PASSAGE TO READ:
— Begin —

In a standards-obsessed system, some schools have shifted to teaching the process of learning. Some teachers actually see themselves as facilitators of learning rather than instructors who need to critique students into the mandated areas of Advanced, Proficient, Basic, and Minimal. I would like to tell you about one such school and a group of five teachers doing big things. Really really big things.
What if a senior in high school started a school in Haiti? What if a junior in high school entered an adult comic book competition and placed 2nd? What if one small school of 64 students logged more community service time than any other high school in a district with 15,000+ students? What if a team of middle school teachers had this idea: start a student directed Project-Based Learning (PBL) high school? If you don’t believe any of these questions above, then you need to take your cynicism and two feet and travel to Appleton, WI. Go downtown. The heart of downtown Appleton is College Avenue. Exit the Starbucks and look at the City Center Mall across the street. Now take your two feet, go into the mall, ride the escalator to the 2nd floor and take a left…but be prepared. You’ll feel something that may be foreign to you; especially, if you teach in a traditional school and you’re accustomed to the stark contrast of silence and chaos in the hallways. I described my first experience to Valley New School in depth on another site. The scary thing is that I continue to get the same feeling every time I approach VNS. Only Wrigley Field and The Kohl Center provide me with the same anticipatory excitement I get when I walk towards Valley New School.

— End —

THE TASKS:
(a) According to the Valley New School passage, which building holds the school, and on which floor?
(b) Render "The heart of downtown Appleton is College Avenue." from the Valley New School passage in Spanish.
The lines after the Valley New School passage are separate material.

GIVEN MATERIAL:
— Begin —

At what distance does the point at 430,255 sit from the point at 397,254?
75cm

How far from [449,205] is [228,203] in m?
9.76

— End —

ANSWERS FOR THIS EXERCISE:
(a) The City Center Mall, on the 2nd floor.

(b) El corazón del centro de Appleton es College Avenue.